**Items from a data source**
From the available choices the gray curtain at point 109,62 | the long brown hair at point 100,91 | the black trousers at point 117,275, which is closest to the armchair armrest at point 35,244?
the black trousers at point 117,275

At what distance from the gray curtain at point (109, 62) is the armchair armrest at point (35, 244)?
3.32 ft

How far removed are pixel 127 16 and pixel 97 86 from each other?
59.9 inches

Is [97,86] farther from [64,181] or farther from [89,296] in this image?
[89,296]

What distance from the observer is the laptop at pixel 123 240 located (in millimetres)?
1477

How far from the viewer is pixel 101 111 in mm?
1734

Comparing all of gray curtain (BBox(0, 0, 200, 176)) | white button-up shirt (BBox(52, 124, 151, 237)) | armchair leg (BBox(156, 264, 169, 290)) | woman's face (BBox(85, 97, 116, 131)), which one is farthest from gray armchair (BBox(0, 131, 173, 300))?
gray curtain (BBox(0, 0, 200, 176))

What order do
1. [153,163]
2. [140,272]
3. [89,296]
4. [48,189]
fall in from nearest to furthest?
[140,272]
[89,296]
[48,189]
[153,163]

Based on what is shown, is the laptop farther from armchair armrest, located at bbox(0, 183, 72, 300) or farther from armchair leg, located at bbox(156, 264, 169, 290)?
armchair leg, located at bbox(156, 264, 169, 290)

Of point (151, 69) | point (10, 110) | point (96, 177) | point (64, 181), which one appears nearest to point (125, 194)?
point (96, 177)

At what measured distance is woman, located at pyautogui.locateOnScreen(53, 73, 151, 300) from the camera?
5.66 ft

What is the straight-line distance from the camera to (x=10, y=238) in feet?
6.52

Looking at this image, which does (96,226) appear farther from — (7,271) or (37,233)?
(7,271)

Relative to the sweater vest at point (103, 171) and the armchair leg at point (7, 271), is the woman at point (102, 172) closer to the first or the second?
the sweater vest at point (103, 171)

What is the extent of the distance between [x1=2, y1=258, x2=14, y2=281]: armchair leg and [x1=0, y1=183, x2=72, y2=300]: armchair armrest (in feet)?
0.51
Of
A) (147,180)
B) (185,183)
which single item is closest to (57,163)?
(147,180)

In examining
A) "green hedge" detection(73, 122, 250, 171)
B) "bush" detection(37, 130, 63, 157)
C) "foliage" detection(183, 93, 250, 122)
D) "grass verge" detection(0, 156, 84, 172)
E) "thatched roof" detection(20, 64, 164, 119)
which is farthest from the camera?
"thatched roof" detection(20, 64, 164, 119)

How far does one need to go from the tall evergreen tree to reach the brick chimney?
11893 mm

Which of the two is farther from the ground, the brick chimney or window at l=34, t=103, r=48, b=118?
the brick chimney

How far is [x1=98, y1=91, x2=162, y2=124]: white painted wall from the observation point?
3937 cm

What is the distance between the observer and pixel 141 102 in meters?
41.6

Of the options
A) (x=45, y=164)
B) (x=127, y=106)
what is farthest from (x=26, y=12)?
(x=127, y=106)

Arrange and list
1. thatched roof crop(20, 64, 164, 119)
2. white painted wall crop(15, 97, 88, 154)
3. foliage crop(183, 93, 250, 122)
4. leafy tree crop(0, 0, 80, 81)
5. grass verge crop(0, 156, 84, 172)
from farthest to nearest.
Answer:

**Written task**
Rewrite every line of the records above as one numbered list, skipping any blank lines.

**Result**
1. From the available choices the gray curtain at point 109,62 | the long brown hair at point 100,91 | the black trousers at point 117,275, which is closest to the armchair armrest at point 35,244?
2. the black trousers at point 117,275
3. At what distance from the gray curtain at point (109, 62) is the armchair armrest at point (35, 244)?
4. 3.32 ft
5. How far removed are pixel 127 16 and pixel 97 86 from each other?
6. 59.9 inches
7. Is [97,86] farther from [64,181] or farther from [89,296] in this image?
8. [89,296]
9. What distance from the observer is the laptop at pixel 123 240 located (in millimetres)?
10. 1477
11. How far from the viewer is pixel 101 111 in mm?
12. 1734
13. Comparing all of gray curtain (BBox(0, 0, 200, 176)) | white button-up shirt (BBox(52, 124, 151, 237)) | armchair leg (BBox(156, 264, 169, 290)) | woman's face (BBox(85, 97, 116, 131)), which one is farthest from gray armchair (BBox(0, 131, 173, 300))?
14. gray curtain (BBox(0, 0, 200, 176))
15. What order do
16. 1. [153,163]
17. 2. [140,272]
18. 3. [89,296]
19. 4. [48,189]
20. fall in from nearest to furthest?
21. [140,272]
22. [89,296]
23. [48,189]
24. [153,163]
25. Based on what is shown, is the laptop farther from armchair armrest, located at bbox(0, 183, 72, 300) or farther from armchair leg, located at bbox(156, 264, 169, 290)?
26. armchair leg, located at bbox(156, 264, 169, 290)
27. Of point (151, 69) | point (10, 110) | point (96, 177) | point (64, 181), which one appears nearest to point (125, 194)?
28. point (96, 177)
29. At what measured distance is woman, located at pyautogui.locateOnScreen(53, 73, 151, 300) from the camera?
30. 5.66 ft
31. What is the straight-line distance from the camera to (x=10, y=238) in feet?
32. 6.52
33. Looking at this image, which does (96,226) appear farther from — (7,271) or (37,233)?
34. (7,271)
35. Relative to the sweater vest at point (103, 171) and the armchair leg at point (7, 271), is the woman at point (102, 172) closer to the first or the second?
36. the sweater vest at point (103, 171)
37. What is the extent of the distance between [x1=2, y1=258, x2=14, y2=281]: armchair leg and [x1=0, y1=183, x2=72, y2=300]: armchair armrest (in feet)?
38. 0.51
39. Of
40. A) (147,180)
41. B) (185,183)
42. which single item is closest to (57,163)?
43. (147,180)
44. In examining
45. A) "green hedge" detection(73, 122, 250, 171)
46. B) "bush" detection(37, 130, 63, 157)
47. C) "foliage" detection(183, 93, 250, 122)
48. D) "grass verge" detection(0, 156, 84, 172)
49. E) "thatched roof" detection(20, 64, 164, 119)
50. which is farthest from the camera?
51. "thatched roof" detection(20, 64, 164, 119)
52. How far does one need to go from the tall evergreen tree to reach the brick chimney?
53. 11893 mm
54. Which of the two is farther from the ground, the brick chimney or window at l=34, t=103, r=48, b=118?
55. the brick chimney
56. How far is [x1=98, y1=91, x2=162, y2=124]: white painted wall from the observation point?
57. 3937 cm
58. What is the distance between the observer and pixel 141 102 in meters?
59. 41.6
60. Of the options
61. A) (x=45, y=164)
62. B) (x=127, y=106)
63. what is farthest from (x=26, y=12)?
64. (x=127, y=106)
65. Arrange and list
66. 1. thatched roof crop(20, 64, 164, 119)
67. 2. white painted wall crop(15, 97, 88, 154)
68. 3. foliage crop(183, 93, 250, 122)
69. 4. leafy tree crop(0, 0, 80, 81)
70. 5. grass verge crop(0, 156, 84, 172)
71. from farthest to nearest.
72. Answer:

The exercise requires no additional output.